Items from a labeling collection
····················

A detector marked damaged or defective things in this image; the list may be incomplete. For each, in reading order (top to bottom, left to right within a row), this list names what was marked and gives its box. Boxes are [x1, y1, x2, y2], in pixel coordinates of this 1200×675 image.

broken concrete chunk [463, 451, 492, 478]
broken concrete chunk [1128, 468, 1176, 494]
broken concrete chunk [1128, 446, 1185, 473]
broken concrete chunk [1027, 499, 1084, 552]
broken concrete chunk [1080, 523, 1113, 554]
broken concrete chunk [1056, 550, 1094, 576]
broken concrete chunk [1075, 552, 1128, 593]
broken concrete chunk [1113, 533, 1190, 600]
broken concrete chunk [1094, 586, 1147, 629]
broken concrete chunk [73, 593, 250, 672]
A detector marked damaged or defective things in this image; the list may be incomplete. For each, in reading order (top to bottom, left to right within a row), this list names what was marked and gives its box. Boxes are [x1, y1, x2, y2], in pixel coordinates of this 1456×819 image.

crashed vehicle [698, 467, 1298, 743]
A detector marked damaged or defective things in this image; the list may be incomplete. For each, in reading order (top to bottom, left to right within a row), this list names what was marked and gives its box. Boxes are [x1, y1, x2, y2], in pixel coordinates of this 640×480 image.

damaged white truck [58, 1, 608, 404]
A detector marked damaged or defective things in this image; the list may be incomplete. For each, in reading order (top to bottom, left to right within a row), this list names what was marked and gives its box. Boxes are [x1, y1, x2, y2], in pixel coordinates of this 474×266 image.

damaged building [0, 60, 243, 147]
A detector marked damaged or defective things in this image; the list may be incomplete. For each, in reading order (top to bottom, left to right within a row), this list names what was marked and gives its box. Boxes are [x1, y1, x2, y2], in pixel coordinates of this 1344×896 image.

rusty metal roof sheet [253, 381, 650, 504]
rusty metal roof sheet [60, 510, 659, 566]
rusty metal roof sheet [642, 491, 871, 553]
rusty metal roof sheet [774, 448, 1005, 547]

····················

Given request
Starting at the line that contains "this 1456×819 image.", copy each line exactly through the end of the listing above. Include that first line and the last one, and add nothing.

Response to this task
A detector marked damaged or defective things in this image; the list may be incomplete. For each, in reading order (top to bottom, left to right within a row), this list names what was marked and gives its box. Boxes are [x1, y1, x2, y2], in pixel coordinates of this 1456×819 image.

crashed vehicle [698, 467, 1298, 743]
A detector marked damaged or defective things in this image; the list may be incomplete. For each, in reading order (top to bottom, left to right within a row), this list names what was marked and gives its box. Boxes are [x1, y1, x2, y2], in pixel coordinates of this 640×480 image.

damaged white truck [58, 1, 608, 404]
A detector marked damaged or defective things in this image; the list may be incomplete. For each, in reading order (top to bottom, left to right within a row), this list names what was marked and gives its box. Boxes are [x1, y1, x2, y2], in pixel coordinates of this 474×266 image.

damaged building [0, 60, 243, 147]
A detector marked damaged or defective things in this image; the list may be incomplete. For each, in reading order (top to bottom, left to right within a row), this list names what was marked and gives its box. Boxes are [x1, y1, x2, y2], in pixel coordinates of this 1344×896 image.

rusty metal roof sheet [253, 381, 650, 504]
rusty metal roof sheet [60, 510, 659, 566]
rusty metal roof sheet [642, 491, 871, 553]
rusty metal roof sheet [774, 448, 1005, 547]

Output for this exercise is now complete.